JOB:
Copy the listing below word for word, everything from the line containing "From this scene" down to the line containing "3. poster on", with both of those lines included.

+ + + +

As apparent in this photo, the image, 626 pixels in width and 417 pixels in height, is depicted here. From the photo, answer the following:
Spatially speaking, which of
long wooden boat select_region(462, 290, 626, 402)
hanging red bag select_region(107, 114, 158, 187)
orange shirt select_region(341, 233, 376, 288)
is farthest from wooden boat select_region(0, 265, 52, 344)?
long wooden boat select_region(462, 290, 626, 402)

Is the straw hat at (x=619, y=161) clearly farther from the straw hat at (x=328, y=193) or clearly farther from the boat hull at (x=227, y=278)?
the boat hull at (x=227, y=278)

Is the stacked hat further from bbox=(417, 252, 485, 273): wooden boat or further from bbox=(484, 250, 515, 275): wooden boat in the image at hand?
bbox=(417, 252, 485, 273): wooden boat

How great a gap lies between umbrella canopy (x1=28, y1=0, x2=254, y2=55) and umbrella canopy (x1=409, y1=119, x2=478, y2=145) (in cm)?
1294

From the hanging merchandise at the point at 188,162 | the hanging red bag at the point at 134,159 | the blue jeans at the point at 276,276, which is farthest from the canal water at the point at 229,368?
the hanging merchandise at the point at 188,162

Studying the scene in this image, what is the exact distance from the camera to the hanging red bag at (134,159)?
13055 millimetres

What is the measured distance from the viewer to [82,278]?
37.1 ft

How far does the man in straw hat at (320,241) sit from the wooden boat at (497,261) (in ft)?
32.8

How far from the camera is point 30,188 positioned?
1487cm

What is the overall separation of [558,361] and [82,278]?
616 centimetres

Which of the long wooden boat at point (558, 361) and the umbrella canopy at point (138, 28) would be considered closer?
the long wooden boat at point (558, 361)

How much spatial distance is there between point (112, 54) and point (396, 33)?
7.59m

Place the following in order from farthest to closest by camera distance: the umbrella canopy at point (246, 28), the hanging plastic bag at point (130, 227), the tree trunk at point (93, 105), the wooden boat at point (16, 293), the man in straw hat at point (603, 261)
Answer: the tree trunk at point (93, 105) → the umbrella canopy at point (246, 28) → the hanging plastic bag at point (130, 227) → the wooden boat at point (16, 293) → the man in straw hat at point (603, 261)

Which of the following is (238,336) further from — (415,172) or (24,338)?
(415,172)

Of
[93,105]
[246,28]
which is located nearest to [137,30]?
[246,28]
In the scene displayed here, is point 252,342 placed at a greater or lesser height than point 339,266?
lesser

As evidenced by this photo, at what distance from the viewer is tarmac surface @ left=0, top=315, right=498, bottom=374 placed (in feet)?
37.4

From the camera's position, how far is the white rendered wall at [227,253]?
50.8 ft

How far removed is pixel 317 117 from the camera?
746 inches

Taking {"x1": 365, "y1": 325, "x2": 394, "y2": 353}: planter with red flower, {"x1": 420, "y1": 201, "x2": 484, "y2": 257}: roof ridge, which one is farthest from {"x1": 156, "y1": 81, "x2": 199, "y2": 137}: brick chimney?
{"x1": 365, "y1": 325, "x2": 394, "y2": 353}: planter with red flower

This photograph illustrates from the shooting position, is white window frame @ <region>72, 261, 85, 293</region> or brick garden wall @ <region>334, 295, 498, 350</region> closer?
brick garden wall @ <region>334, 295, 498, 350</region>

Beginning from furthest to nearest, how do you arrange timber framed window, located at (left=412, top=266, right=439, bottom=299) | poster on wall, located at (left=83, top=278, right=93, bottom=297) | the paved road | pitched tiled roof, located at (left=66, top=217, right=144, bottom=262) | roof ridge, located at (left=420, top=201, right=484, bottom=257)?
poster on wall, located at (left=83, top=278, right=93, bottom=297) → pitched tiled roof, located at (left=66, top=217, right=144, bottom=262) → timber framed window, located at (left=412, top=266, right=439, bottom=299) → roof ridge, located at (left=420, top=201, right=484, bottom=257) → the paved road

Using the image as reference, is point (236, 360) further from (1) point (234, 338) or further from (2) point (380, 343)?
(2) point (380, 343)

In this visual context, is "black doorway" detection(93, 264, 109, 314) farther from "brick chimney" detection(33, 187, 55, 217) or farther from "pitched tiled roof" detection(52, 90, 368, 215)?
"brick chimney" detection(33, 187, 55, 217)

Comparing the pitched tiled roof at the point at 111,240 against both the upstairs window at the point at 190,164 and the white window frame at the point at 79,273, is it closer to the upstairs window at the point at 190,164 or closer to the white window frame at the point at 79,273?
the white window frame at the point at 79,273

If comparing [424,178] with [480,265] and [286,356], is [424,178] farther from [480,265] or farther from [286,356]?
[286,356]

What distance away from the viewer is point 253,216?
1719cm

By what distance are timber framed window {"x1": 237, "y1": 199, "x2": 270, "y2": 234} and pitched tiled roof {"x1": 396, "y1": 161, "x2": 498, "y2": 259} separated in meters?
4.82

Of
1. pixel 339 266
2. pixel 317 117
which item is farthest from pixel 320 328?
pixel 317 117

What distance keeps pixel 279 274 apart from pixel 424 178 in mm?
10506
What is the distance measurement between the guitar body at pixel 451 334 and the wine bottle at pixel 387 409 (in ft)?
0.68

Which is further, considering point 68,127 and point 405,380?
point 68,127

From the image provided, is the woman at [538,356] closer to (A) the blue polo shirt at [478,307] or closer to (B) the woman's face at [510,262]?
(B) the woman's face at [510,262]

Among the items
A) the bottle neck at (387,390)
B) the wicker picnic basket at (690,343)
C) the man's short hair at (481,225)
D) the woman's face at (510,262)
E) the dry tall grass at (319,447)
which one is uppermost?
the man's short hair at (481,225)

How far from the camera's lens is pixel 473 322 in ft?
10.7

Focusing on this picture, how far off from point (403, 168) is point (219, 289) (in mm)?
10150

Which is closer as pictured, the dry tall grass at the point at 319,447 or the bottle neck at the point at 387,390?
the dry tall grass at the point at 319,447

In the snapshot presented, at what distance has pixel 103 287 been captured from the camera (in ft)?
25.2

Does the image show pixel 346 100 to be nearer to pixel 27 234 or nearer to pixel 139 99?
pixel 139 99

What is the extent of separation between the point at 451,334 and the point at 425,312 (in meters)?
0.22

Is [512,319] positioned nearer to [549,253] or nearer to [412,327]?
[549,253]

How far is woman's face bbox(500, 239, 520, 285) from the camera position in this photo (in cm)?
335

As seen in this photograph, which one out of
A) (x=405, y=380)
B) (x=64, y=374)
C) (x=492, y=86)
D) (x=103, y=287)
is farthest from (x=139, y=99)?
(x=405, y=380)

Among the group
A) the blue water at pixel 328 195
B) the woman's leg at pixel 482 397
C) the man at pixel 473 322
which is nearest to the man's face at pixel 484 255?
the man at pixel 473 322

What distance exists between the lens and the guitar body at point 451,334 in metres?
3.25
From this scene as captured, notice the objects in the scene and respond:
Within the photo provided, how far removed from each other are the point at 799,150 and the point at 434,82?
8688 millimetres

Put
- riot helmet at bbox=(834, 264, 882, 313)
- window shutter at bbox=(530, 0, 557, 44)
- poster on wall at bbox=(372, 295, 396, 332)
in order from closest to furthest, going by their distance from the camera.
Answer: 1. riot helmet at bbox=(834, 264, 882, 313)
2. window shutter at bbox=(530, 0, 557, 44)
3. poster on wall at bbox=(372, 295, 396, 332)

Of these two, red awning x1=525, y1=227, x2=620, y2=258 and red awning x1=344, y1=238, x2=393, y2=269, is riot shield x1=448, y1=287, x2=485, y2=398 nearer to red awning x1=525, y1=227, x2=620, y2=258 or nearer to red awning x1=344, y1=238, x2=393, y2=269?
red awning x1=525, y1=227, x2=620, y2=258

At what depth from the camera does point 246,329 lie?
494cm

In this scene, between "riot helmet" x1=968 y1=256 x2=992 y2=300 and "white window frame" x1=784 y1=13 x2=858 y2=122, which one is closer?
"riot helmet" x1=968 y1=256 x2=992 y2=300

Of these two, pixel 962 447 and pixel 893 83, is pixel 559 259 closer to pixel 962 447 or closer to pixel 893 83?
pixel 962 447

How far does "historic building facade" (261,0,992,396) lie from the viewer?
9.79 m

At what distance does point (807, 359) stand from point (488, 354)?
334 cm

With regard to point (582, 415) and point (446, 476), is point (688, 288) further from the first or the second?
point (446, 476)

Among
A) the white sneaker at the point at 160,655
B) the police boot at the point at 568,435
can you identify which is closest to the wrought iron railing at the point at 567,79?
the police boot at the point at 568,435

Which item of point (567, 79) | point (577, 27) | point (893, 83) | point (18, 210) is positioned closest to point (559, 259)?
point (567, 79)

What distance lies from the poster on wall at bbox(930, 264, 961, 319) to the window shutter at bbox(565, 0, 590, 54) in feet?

+ + + +

RESULT OF THIS TASK:
From this scene as captured, notice the objects in the scene and respond:
Within the photo provided, how far removed from each other are the point at 799,150 and the point at 434,82?
8688 millimetres

Put
- riot helmet at bbox=(834, 264, 882, 313)
- window shutter at bbox=(530, 0, 557, 44)
- poster on wall at bbox=(372, 295, 396, 332)
in order from closest to furthest, going by their distance from the camera.
Answer: 1. riot helmet at bbox=(834, 264, 882, 313)
2. window shutter at bbox=(530, 0, 557, 44)
3. poster on wall at bbox=(372, 295, 396, 332)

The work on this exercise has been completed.